The first meeting of the newly-formed football association was held at the Trade Exchange on Wednesday evening, 9th May 1888, when there was a full attendance of Delegates from the following seven clubs - Port Adelaide, Adelaide, South Adelaide, North Adelaide (Hotham), Norwood, Gawler, and Medindie. Mr. H. S. Wyatt occupied the chair, and explained to the delegates of the Norwood, North Adelaide (Hotham) and Gawler clubs that their application to join the association had been formally laid before the committee, and had been received. The draft rules were first considered, and it was resolved that the name of the association should be the United Football Association of South Australia or such other name as the association may in committee from time to time determine.' Some objection was taken to this, and it was urged that as the South Australian Football Association would now be dissolved its name might be taken. Alterations and amendments were also made to several of the rules which have been the cause of trouble in previous seasons.

== Ladder ==

|  | 1888 SAFA Ladder |  |
|  | TEAM | P | W | L | D | GF | BF | GA | BA | Pts |
| 1 | Norwood (P) | 17 | 14 | 1 | 2 | 127 | 205 | 38 | 82 | 30 |
| 2 | Port Adelaide | 17 | 14 | 2 | 1 | 129 | 187 | 46 | 96 | 29 |
| 3 | Adelaide | 17 | 10 | 7 | 0 | 103 | 147 | 75 | 119 | 20 |
| 4 | South Adelaide | 17 | 9 | 7 | 1 | 87 | 165 | 72 | 97 | 19 |
| 5 | North Adelaide (Hotham) | 17 | 5 | 12 | 0 | 37 | 66 | 97 | 43 | 10 |
| 6 | Gawler | 12 | 2 | 10 | 0 | 20 | 52 | 65 | 123 | 4 |
| 7 | Medindie | 17 | 1 | 16 | 0 | 20 | 43 | 127 | 206 | 2 |
| Key: P = Played, W = Won, L = Lost, D = Drawn, GF = Goals For, BF = Behinds For, GA = Goals Against, BA = Behinds Against, (P) = Premiers |  |  |  |  |  |  |  |  |  |  |

Note: The programme was resolved by each club playing every team 3 times except Gawler.
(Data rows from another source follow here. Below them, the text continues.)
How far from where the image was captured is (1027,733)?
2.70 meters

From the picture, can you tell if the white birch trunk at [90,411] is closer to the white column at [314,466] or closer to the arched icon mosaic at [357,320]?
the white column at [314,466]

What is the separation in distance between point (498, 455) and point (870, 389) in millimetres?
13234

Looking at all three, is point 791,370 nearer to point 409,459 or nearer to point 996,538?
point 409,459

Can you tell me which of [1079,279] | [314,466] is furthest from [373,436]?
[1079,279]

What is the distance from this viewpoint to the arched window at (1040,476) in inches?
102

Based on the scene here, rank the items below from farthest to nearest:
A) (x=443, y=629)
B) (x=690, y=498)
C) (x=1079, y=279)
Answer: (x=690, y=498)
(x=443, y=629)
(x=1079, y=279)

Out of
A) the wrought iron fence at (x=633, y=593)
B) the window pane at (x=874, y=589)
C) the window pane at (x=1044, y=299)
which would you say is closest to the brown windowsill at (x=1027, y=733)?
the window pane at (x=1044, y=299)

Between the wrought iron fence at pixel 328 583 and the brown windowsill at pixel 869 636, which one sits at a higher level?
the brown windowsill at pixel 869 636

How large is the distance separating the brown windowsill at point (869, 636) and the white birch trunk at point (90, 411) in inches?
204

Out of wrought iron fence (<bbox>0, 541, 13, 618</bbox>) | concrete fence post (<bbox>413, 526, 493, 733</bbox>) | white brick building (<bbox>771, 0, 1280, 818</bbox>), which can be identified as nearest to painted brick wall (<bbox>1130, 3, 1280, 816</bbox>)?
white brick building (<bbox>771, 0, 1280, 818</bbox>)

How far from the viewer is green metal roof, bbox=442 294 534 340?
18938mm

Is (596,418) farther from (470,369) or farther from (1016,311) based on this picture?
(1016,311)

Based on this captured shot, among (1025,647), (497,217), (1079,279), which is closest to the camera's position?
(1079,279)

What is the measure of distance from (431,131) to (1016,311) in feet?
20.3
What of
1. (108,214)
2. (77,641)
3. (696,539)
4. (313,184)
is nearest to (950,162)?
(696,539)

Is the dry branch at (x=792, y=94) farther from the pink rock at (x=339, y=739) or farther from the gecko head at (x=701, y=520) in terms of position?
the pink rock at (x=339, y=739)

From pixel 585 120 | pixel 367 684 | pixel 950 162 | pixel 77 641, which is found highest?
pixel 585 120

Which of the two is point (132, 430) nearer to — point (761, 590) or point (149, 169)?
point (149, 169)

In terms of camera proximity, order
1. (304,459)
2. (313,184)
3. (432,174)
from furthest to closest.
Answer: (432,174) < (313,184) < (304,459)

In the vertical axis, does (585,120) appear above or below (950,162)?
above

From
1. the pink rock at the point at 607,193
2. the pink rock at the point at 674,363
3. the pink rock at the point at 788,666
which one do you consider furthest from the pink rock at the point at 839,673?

Gawler had requested to play each team only twice and was programmed 10 home games out of their total of 12.

Hotham had renamed to North Adelaide and would merge with Adelaide the next season. This was the 2nd time a club had renamed to North Adelaide the previous club being the Victorians in 1883 until they folded at the start of the 1885 season.

Medindee would rename to North Adelaide in 1893. There is no connection between these North Adelaide clubs.